Rules when participating to an evaluation

Until 2011, OAEI participation rules were usually defined within the individual OAEI calls. Some of these rules were obsoleted by the use of the SEALS platform, but new problems appeared. So we recall these rules and to clarify them here since they seem to be difficult to understand.

The goal of OAEI is to forster the advancement of ontology matching technology. So, it aims at evaluating ontology matchers, not "OAEI ontology" matchers. This means that any effort made to look good at OAEI, as opposed to, improve a matcher, is obviously not in the spirit of OAEI.

The basic rules are as follows:

Participants should use one system over all tracks,
with one single set of parameters,
with whichever resources that are not specifically designed to be adapted to the OAEI data sets.

The interpretations of such rules may not be fully clear. For instance, a matching system may automatically assign different values to its parameters depending on the input characteristics of the matching task. This may seem to be adapted to OAEI in some cases, especially if the tool design have used OAEI data sets as guidelines. One way to be less at odds with OAEI organisation, is to make any adaptative behaviour explicit in the system description submitted to the OAEI organisers (see examples below).

Similarly, if a system re-uses another matching systems or some of its core libraries, this has to be made explicit in the system description (this is attribution common sense). In such a case it is required that the authors clarify exactly in how far the included libraries have been extended and what is the expected impact on the results.

In case they want to clarify compliance, organisers reserve the right to ask relevant questions to participants and, if answers are not satisfactory, to ask them for their source code. Participant may decide or not to disclose their code; organisers reserve the right to publish results or not.

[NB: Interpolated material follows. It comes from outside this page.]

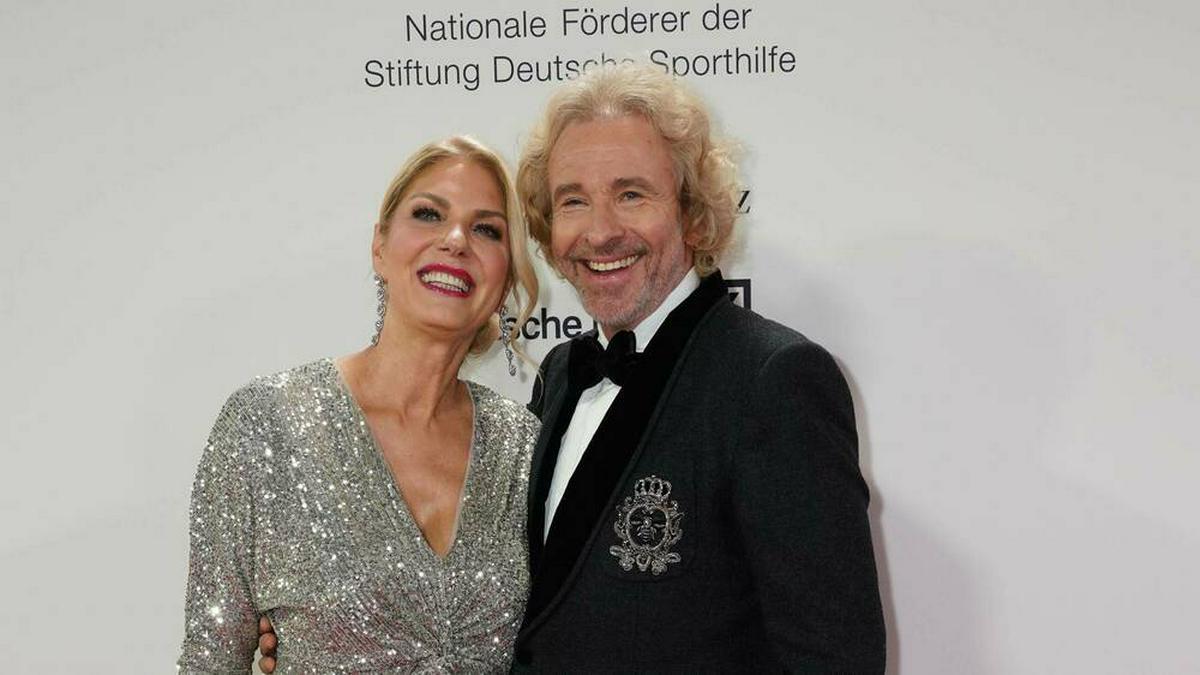 Karina Mroß und Thomas Gottschalk bei einem Event 2020.. © imago images/POP-EYE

How to interpret OAEI rules

The rules above entail that, unless explicitely stated the contrary:

General purpose resources are authorised; OAEI taylored resources are prohibited.
The program of the matcher should not be tweaked for passing (or even recognising) the tests;
Using network connections for accessing a general purpose resource (Wikipedia) is authorised; accessing a specific resources made for OAEI is prohibited;
Using published OAEI tests (with or without reference alignments) for learning should be considered as prohibited;
The program should not be used for storing data about the OAEI test sets or to rely on users (except for the interactive tracks in which users are simulated by the organisers);
It is authorised for a system to behave differently depending on the input which is provided as long as it is not to recognise OAEI data sets.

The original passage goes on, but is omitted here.